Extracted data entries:
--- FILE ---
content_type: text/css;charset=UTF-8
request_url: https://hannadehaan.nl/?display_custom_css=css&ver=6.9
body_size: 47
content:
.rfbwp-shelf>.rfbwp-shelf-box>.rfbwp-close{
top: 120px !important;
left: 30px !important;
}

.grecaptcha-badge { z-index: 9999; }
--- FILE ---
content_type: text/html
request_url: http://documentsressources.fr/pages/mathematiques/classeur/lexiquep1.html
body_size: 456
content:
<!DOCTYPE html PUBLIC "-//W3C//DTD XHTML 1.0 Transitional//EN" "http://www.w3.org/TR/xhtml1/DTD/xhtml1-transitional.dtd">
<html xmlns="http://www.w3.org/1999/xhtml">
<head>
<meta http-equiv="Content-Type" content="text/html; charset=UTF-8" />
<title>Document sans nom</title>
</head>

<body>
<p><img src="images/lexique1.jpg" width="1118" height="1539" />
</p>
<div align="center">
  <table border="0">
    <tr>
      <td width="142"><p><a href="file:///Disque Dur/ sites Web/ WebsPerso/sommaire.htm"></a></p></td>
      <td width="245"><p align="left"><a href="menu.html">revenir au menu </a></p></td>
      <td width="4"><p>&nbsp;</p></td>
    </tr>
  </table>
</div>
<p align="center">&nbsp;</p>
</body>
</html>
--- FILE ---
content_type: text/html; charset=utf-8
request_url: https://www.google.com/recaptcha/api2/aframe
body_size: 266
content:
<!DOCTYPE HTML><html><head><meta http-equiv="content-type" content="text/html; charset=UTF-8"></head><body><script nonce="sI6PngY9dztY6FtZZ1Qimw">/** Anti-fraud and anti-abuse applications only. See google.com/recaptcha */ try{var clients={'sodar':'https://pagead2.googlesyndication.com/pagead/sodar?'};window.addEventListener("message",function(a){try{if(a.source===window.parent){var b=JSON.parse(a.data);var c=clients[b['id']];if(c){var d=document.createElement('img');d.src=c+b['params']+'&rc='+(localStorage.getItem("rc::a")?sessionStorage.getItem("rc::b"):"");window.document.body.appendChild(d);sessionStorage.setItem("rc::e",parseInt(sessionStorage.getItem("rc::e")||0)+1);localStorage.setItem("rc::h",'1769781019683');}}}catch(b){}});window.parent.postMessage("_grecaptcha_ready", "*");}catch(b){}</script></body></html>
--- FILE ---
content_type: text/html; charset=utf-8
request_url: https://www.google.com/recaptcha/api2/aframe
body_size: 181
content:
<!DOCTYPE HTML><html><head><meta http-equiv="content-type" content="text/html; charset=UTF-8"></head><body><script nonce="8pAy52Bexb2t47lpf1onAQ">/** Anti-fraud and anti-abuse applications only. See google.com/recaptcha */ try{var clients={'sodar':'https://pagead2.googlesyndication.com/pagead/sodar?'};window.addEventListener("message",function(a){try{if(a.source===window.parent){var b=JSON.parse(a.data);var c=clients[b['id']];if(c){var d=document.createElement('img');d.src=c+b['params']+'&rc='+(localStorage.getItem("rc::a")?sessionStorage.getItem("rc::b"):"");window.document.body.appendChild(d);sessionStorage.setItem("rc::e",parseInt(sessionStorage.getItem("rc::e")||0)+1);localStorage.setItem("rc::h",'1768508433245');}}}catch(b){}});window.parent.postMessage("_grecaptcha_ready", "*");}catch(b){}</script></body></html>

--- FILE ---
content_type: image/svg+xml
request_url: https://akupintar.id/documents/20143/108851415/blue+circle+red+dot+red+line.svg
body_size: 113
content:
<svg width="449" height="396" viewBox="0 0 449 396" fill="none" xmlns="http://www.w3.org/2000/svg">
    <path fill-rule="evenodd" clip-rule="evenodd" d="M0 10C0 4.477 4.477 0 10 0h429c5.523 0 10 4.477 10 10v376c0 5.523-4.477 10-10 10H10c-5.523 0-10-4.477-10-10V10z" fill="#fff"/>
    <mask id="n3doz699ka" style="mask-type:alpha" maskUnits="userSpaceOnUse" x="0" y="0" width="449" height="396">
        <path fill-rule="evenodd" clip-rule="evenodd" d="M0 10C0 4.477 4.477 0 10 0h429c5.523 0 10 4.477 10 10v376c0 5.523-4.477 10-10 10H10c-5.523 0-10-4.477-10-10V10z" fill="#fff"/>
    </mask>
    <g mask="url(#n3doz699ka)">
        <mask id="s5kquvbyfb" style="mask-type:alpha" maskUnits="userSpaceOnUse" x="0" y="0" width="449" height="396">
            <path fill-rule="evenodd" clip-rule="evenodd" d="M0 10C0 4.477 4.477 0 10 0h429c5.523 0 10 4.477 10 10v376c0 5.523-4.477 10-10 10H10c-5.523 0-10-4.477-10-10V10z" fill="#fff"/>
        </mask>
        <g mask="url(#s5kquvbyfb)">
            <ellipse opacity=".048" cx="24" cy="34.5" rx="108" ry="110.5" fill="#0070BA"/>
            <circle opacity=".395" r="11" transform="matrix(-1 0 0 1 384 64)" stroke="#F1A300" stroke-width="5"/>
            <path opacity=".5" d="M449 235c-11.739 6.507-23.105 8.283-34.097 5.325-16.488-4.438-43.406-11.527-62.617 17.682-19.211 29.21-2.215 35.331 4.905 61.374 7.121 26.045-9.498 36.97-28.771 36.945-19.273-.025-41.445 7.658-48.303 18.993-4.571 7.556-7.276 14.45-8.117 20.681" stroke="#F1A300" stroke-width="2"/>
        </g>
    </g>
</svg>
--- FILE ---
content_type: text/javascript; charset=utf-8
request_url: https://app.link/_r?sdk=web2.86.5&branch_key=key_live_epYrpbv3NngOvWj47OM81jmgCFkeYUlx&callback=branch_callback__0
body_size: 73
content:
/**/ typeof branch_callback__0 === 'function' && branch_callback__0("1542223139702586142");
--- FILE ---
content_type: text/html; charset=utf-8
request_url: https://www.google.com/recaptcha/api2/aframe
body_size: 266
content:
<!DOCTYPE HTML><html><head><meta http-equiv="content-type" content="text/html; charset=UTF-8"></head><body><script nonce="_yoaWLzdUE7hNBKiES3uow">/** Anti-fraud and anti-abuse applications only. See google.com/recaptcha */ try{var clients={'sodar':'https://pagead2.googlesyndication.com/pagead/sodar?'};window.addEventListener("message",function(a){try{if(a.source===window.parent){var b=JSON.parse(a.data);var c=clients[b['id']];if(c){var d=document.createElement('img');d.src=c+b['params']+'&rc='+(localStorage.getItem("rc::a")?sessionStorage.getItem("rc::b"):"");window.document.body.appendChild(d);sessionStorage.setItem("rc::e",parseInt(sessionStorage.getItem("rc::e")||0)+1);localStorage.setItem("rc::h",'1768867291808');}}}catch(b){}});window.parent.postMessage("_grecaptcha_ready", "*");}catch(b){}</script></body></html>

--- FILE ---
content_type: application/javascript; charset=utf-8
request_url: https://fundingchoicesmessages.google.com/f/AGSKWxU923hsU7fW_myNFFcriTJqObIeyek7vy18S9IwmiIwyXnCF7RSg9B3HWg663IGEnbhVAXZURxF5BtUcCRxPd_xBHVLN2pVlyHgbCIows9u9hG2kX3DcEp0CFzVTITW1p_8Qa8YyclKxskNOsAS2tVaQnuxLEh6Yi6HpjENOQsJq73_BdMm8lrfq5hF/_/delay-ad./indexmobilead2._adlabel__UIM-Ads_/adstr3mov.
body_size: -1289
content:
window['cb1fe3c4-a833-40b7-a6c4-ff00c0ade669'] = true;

§ **EXERCISE DESCRIPTION**
Could you output every entry above exactly as it stands?

§ **SOLUTION FOR THIS EXERCISE**
--- FILE ---
content_type: text/css;charset=UTF-8
request_url: https://hannadehaan.nl/?display_custom_css=css&ver=6.9
body_size: 47
content:
.rfbwp-shelf>.rfbwp-shelf-box>.rfbwp-close{
top: 120px !important;
left: 30px !important;
}

.grecaptcha-badge { z-index: 9999; }
--- FILE ---
content_type: text/html
request_url: http://documentsressources.fr/pages/mathematiques/classeur/lexiquep1.html
body_size: 456
content:
<!DOCTYPE html PUBLIC "-//W3C//DTD XHTML 1.0 Transitional//EN" "http://www.w3.org/TR/xhtml1/DTD/xhtml1-transitional.dtd">
<html xmlns="http://www.w3.org/1999/xhtml">
<head>
<meta http-equiv="Content-Type" content="text/html; charset=UTF-8" />
<title>Document sans nom</title>
</head>

<body>
<p><img src="images/lexique1.jpg" width="1118" height="1539" />
</p>
<div align="center">
  <table border="0">
    <tr>
      <td width="142"><p><a href="file:///Disque Dur/ sites Web/ WebsPerso/sommaire.htm"></a></p></td>
      <td width="245"><p align="left"><a href="menu.html">revenir au menu </a></p></td>
      <td width="4"><p>&nbsp;</p></td>
    </tr>
  </table>
</div>
<p align="center">&nbsp;</p>
</body>
</html>
--- FILE ---
content_type: text/html; charset=utf-8
request_url: https://www.google.com/recaptcha/api2/aframe
body_size: 266
content:
<!DOCTYPE HTML><html><head><meta http-equiv="content-type" content="text/html; charset=UTF-8"></head><body><script nonce="sI6PngY9dztY6FtZZ1Qimw">/** Anti-fraud and anti-abuse applications only. See google.com/recaptcha */ try{var clients={'sodar':'https://pagead2.googlesyndication.com/pagead/sodar?'};window.addEventListener("message",function(a){try{if(a.source===window.parent){var b=JSON.parse(a.data);var c=clients[b['id']];if(c){var d=document.createElement('img');d.src=c+b['params']+'&rc='+(localStorage.getItem("rc::a")?sessionStorage.getItem("rc::b"):"");window.document.body.appendChild(d);sessionStorage.setItem("rc::e",parseInt(sessionStorage.getItem("rc::e")||0)+1);localStorage.setItem("rc::h",'1769781019683');}}}catch(b){}});window.parent.postMessage("_grecaptcha_ready", "*");}catch(b){}</script></body></html>
--- FILE ---
content_type: text/html; charset=utf-8
request_url: https://www.google.com/recaptcha/api2/aframe
body_size: 181
content:
<!DOCTYPE HTML><html><head><meta http-equiv="content-type" content="text/html; charset=UTF-8"></head><body><script nonce="8pAy52Bexb2t47lpf1onAQ">/** Anti-fraud and anti-abuse applications only. See google.com/recaptcha */ try{var clients={'sodar':'https://pagead2.googlesyndication.com/pagead/sodar?'};window.addEventListener("message",function(a){try{if(a.source===window.parent){var b=JSON.parse(a.data);var c=clients[b['id']];if(c){var d=document.createElement('img');d.src=c+b['params']+'&rc='+(localStorage.getItem("rc::a")?sessionStorage.getItem("rc::b"):"");window.document.body.appendChild(d);sessionStorage.setItem("rc::e",parseInt(sessionStorage.getItem("rc::e")||0)+1);localStorage.setItem("rc::h",'1768508433245');}}}catch(b){}});window.parent.postMessage("_grecaptcha_ready", "*");}catch(b){}</script></body></html>

--- FILE ---
content_type: image/svg+xml
request_url: https://akupintar.id/documents/20143/108851415/blue+circle+red+dot+red+line.svg
body_size: 113
content:
<svg width="449" height="396" viewBox="0 0 449 396" fill="none" xmlns="http://www.w3.org/2000/svg">
    <path fill-rule="evenodd" clip-rule="evenodd" d="M0 10C0 4.477 4.477 0 10 0h429c5.523 0 10 4.477 10 10v376c0 5.523-4.477 10-10 10H10c-5.523 0-10-4.477-10-10V10z" fill="#fff"/>
    <mask id="n3doz699ka" style="mask-type:alpha" maskUnits="userSpaceOnUse" x="0" y="0" width="449" height="396">
        <path fill-rule="evenodd" clip-rule="evenodd" d="M0 10C0 4.477 4.477 0 10 0h429c5.523 0 10 4.477 10 10v376c0 5.523-4.477 10-10 10H10c-5.523 0-10-4.477-10-10V10z" fill="#fff"/>
    </mask>
    <g mask="url(#n3doz699ka)">
        <mask id="s5kquvbyfb" style="mask-type:alpha" maskUnits="userSpaceOnUse" x="0" y="0" width="449" height="396">
            <path fill-rule="evenodd" clip-rule="evenodd" d="M0 10C0 4.477 4.477 0 10 0h429c5.523 0 10 4.477 10 10v376c0 5.523-4.477 10-10 10H10c-5.523 0-10-4.477-10-10V10z" fill="#fff"/>
        </mask>
        <g mask="url(#s5kquvbyfb)">
            <ellipse opacity=".048" cx="24" cy="34.5" rx="108" ry="110.5" fill="#0070BA"/>
            <circle opacity=".395" r="11" transform="matrix(-1 0 0 1 384 64)" stroke="#F1A300" stroke-width="5"/>
            <path opacity=".5" d="M449 235c-11.739 6.507-23.105 8.283-34.097 5.325-16.488-4.438-43.406-11.527-62.617 17.682-19.211 29.21-2.215 35.331 4.905 61.374 7.121 26.045-9.498 36.97-28.771 36.945-19.273-.025-41.445 7.658-48.303 18.993-4.571 7.556-7.276 14.45-8.117 20.681" stroke="#F1A300" stroke-width="2"/>
        </g>
    </g>
</svg>
--- FILE ---
content_type: text/javascript; charset=utf-8
request_url: https://app.link/_r?sdk=web2.86.5&branch_key=key_live_epYrpbv3NngOvWj47OM81jmgCFkeYUlx&callback=branch_callback__0
body_size: 73
content:
/**/ typeof branch_callback__0 === 'function' && branch_callback__0("1542223139702586142");
--- FILE ---
content_type: text/html; charset=utf-8
request_url: https://www.google.com/recaptcha/api2/aframe
body_size: 266
content:
<!DOCTYPE HTML><html><head><meta http-equiv="content-type" content="text/html; charset=UTF-8"></head><body><script nonce="_yoaWLzdUE7hNBKiES3uow">/** Anti-fraud and anti-abuse applications only. See google.com/recaptcha */ try{var clients={'sodar':'https://pagead2.googlesyndication.com/pagead/sodar?'};window.addEventListener("message",function(a){try{if(a.source===window.parent){var b=JSON.parse(a.data);var c=clients[b['id']];if(c){var d=document.createElement('img');d.src=c+b['params']+'&rc='+(localStorage.getItem("rc::a")?sessionStorage.getItem("rc::b"):"");window.document.body.appendChild(d);sessionStorage.setItem("rc::e",parseInt(sessionStorage.getItem("rc::e")||0)+1);localStorage.setItem("rc::h",'1768867291808');}}}catch(b){}});window.parent.postMessage("_grecaptcha_ready", "*");}catch(b){}</script></body></html>

--- FILE ---
content_type: application/javascript; charset=utf-8
request_url: https://fundingchoicesmessages.google.com/f/AGSKWxU923hsU7fW_myNFFcriTJqObIeyek7vy18S9IwmiIwyXnCF7RSg9B3HWg663IGEnbhVAXZURxF5BtUcCRxPd_xBHVLN2pVlyHgbCIows9u9hG2kX3DcEp0CFzVTITW1p_8Qa8YyclKxskNOsAS2tVaQnuxLEh6Yi6HpjENOQsJq73_BdMm8lrfq5hF/_/delay-ad./indexmobilead2._adlabel__UIM-Ads_/adstr3mov.
body_size: -1289
content:
window['cb1fe3c4-a833-40b7-a6c4-ff00c0ade669'] = true;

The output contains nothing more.